I Have Nothing to Say and I Am Saying It
Erin Lyndal Martin
I love you. That is all.
That was the note he’d tucked behind a windshield wiper on my car one winter years ago, the note I unearthed cleaning out the car before I finally sold it for scrap. I hadn’t realized that note had been in there during every illegal left turn, every grocery shopping trip I’d taken in the time since we broke up. But it had stowed away there, written in his left-handed print on the back of a business card, just in case I needed to email him to ask him more about it but didn’t know how to reach him.

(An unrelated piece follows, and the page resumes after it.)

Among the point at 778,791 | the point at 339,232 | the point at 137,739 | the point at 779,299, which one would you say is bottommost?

But that wasn’t all. It never was. I mean that both in the general sense and specific to us. Generally, when you love someone that can never be all because it means other things too, like taking soup to them in the middle of the night or telling everybody that they have a venereal disease because you love them and they cheated on you. There is always an and. Even when he left that on my car, there was an and: I love you and I want to see you, but you are still asleep and I don’t want to use my key to get into your apartment and wake you up. Or: I love you and I really have to pee but I didn’t just want to drive past your place without saying anything. Or I love you and when I promise I will follow you when you leave town, wherever you go next, I will change my mind and feel too guilty to tell you so will purposefully alienate you instead until I seem like a distant portrait of the man you love too.
But that would not have fit on a business card.

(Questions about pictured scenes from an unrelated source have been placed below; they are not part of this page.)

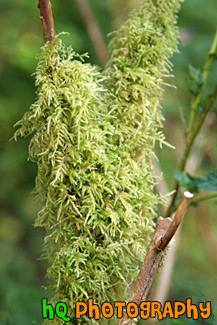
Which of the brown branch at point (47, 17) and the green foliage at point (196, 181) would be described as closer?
the brown branch at point (47, 17)

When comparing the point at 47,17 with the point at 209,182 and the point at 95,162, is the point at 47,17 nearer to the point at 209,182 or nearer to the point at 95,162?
the point at 95,162

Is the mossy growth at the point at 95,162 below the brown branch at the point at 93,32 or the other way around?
below

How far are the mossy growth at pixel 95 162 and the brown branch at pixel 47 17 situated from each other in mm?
16

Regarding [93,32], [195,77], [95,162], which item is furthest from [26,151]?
[95,162]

With us, that would never have been all. We always had something more to say. The first night we met he told me about how he used to have a roommate who was French and a truck driver. He had asked his roommate for trucking terms in French and I asked him what he had planned to do with them. He said he might write a sonnet. That was not when I fell in love with him, though he claimed the moment he fell in love with me was when I opened a cabinet door and it hit him in the head. He said he could really tell that I was sorry and that I cared about his head.
We used to take long drives together and when there was silence we would talk about silence or words. We talked about who we would most like to be silent with and when silence is good and when silence feels threatening and how sometimes you can hear silence coming on.
“There is no such thing as silence. Get thee to an anechoic chamber and here there thy nervous system in operation and hear there thy blood in circulation,” he said.
“What are you saying?” I asked.
“I have nothing to say and I am saying it.”
He laughed then and didn’t explain, but I found those two quotes later in a book by John Cage. “What we require is silence, but what silence requires is that I go on talking.” That’s another line from the same John Cage book. Maybe if my lover hadn’t gone on talking, I would have noticed the silence, and the silence would have meant we will not always thrive and I would have known then. No wonder he changed the subject away from silence. Do you like it better when people say ‘lukewarm’ or ‘tepid?’ He asked, and other questions of the same urgency. Then he asked me existential questions about things that were not terribly existential, like what do people mean when they say potato? Why is crying made of tears?
I remember all this, but I’m not terribly sure where we were driving that day or if his I love you note would have been somewhere in the car at that point in time.
Now it is my turn and I have a question for him. When people say That is all, what do they mean by all?